Jeremy: Lulu calls this a retro future model – at the end of the day its just a machine that craps books. You can use technology to disintermediate so that you don’t need to justify 50,000 copies of something to drive the market.
The books don’t exist until someone buys them. Therefore it really doesn’t matter how many will buy a book before we make itavailable.
Q: Given the ease of use, why are their only 100,000 users? Everyone has a story to tell.
Jeremy: The problem is you actually do have to write it. It isn’t just enough to have a story to tell, you have to actually have told it. One of the problems is that people have a stigma about being self-published- it’s like the vanity press. There’s a different feeling in music, art – in book publishing it is still “will my mom still respect me if I’m published on lulu?”
And some professional use Lulu – SpiderWorks publishing on lulu – lots of mac titles, bridging out into Open Source titles.
The right Lulu customer doesn’t want the traditional publishing world – they choose to go through Lulu in order to retain control over their product.
JPG ended up using Lulu as a kind of launching pad – we looked at spending thousands of dollars per run in traditional offset printing versus free to us other than our time with Lulu, so it was infinitely more cost effective.
Q: What has evolved and changed over time?
Matt: Turns out people want to have sex, make money, and not be bored. Turned out that the most frequent question asked on JamGlue was “are you a boy or a girl” – originally we didn’t have gender on the pages.
Q: What kind of challenge has Yahoo! presented in terms of building community.
When you’re a small fry, you have to work really hard to define to every newcomer what is important – that are not going to go away, that you are trustworthy, etc.
But if you’re the size of a planet – you have to spend more time with every new user to show that you’re not evil.
Q: from audience – what do you do with a pro user who looks great but then ends up going bad – what happens when someone who was one of your best users suddenly starts posting photo ads or whatever.
Derek – there needs to be someone there whose job it is to respond and deal with those issues – it means you need to have someone who is in the community – dude, whassup?
How do you build a reward system – you provide a clear sense of this is what we want, and what we’re about – and a certain kind of photography – when people wander away from that, we have a community of people who care about that and want to tell us – report a problem link – a ratting out interface.
Turns out that people who’s photos you’ve removed for a given problem actually become those who are the most likely to then patrol the rest of the site.
Lulu – it’s about curated concensus – true community members manage their own communities.

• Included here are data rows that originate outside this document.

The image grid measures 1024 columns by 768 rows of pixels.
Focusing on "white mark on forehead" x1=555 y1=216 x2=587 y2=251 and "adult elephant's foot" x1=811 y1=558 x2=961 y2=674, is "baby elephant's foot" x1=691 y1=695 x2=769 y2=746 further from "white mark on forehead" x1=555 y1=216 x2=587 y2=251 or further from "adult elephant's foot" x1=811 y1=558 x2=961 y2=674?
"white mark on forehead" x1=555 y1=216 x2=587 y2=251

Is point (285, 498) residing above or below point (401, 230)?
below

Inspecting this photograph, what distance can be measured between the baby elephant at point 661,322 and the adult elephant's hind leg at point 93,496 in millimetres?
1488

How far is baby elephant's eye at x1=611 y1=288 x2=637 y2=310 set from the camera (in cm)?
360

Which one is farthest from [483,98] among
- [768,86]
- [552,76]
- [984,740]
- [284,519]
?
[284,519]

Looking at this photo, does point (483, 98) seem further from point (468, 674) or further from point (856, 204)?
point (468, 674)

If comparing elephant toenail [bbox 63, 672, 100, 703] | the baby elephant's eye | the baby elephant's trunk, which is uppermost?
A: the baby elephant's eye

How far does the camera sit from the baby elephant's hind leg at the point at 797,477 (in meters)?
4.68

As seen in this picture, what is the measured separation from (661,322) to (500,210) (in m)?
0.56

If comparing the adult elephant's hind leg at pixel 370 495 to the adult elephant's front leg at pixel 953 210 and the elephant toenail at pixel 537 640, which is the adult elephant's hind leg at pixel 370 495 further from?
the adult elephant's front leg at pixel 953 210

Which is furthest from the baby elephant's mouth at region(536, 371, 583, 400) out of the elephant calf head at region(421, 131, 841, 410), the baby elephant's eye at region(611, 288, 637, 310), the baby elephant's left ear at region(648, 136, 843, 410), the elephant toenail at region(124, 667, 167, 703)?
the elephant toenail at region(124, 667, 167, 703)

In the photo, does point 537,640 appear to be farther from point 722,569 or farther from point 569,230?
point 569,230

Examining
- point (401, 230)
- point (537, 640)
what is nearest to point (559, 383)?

As Bob Young says – its easy to game Lulu: just get half-a-million of your closest friends to buy your book and everyone wins.
Best question from the audience – where do you fall on the spectrum of anonymous / pseudonomous / real user base – you learn over time, together – you are looking for consistent behavior attached to a given name – whether it is their real name or not.
Derek: we have Firstname Lastname fields but also username – so people can be anonymous. But in terms of getting published in the magazine, most of those users have a “real” firstname and lastname.
Heather – give people the tools to create their own environments and determine what they feel is appropriate.